As consumers’ appetite for durian surged again recently, Chinese farmers have renewed bids at achieving what China’s media has dubbed “durian freedom"—the ability to grow one’s own durians at an affordable price. This year, the breakthrough finally came when Chinese farmers succeeded in breeding the country’s first commercially-viable batch of homegrown durians.
Still, China is projected to harvest just 50 metric tons of its own durians this year—well short of the goal of 2,450 metric tons initially touted by state media, and just 0.005% of Chinese durian consumption last year.
“Once people like durians, they are addicted to them," says Dennis Lo, a Malaysian durian exporter who co-authored Miow’s durian book and who founded a company called Durian Duke Group. (Its motto: “The AMAZING fruit—toward the AMAZING freedom.")
He says even if Hainan were covered only with durian trees, it still wouldn’t be enough to satisfy Chinese demand.

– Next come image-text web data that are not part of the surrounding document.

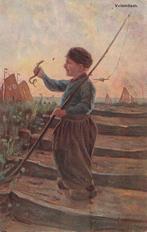 Gerstenhauer - 151 - twa : Serie M - Volendam - Palingvisser, Verzamelen, Verzenden, Voor 1920, Noord-Holland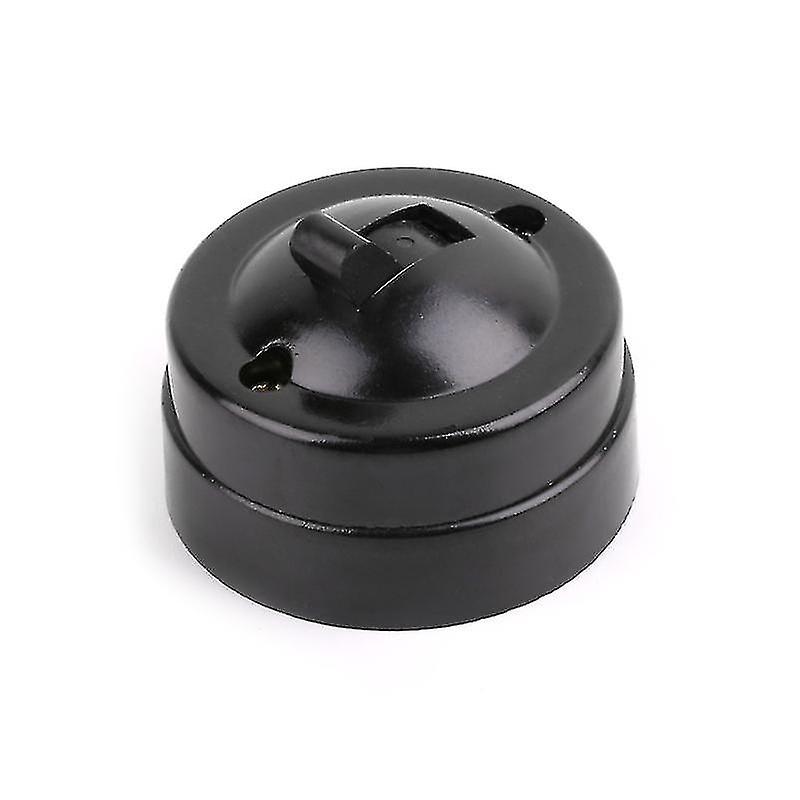 Retro Single-control Switch Surface Mounted Wall Light Button Old-fashioned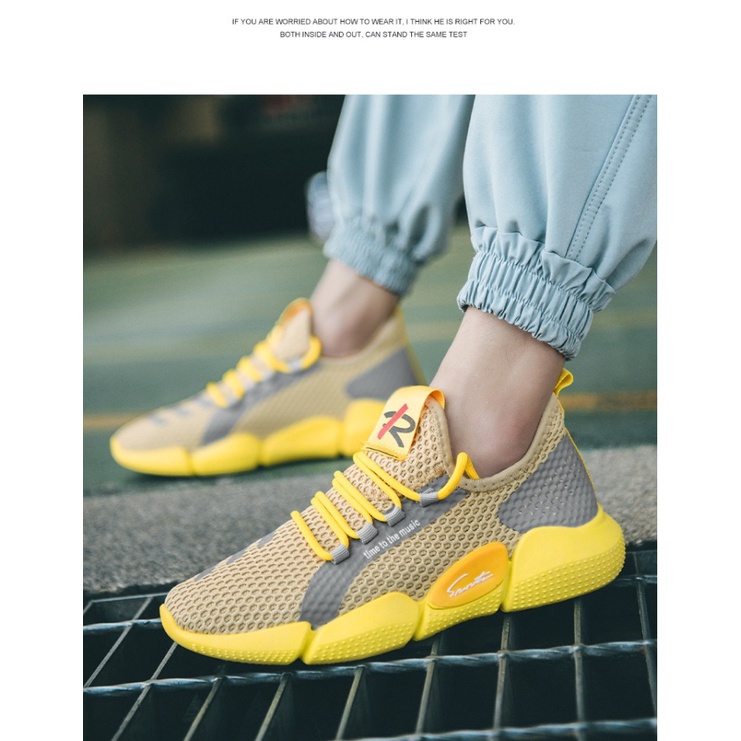 X 98212 Sepatu Sneaker Pria - Sepatu Import - Sepatu Olahraga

Lo also believes Beijing would never shut its door to Southeast Asian durian producers, knowing the diplomatic value of leveraging China’s domestic market to cement ties with its southern neighbors. “China has panda diplomacy and now they also have durian diplomacy,’" he says.
In recent years, durians have become a mainstay of diplomatic meetings between China and its Southeast Asian neighbors. In July 2022, China’s Foreign Minister Wang Yi raved over a durian cheesecake his Malaysian hosts served him, and declared China’s intent to import more tropical fruit from Malaysia.
Wei, for his part, has come to love the taste of durian and says he hopes simply to offer Chinese customers more varieties of durians to choose from.
“We are just promoting durian love and growing the durian business pie for everyone," he says.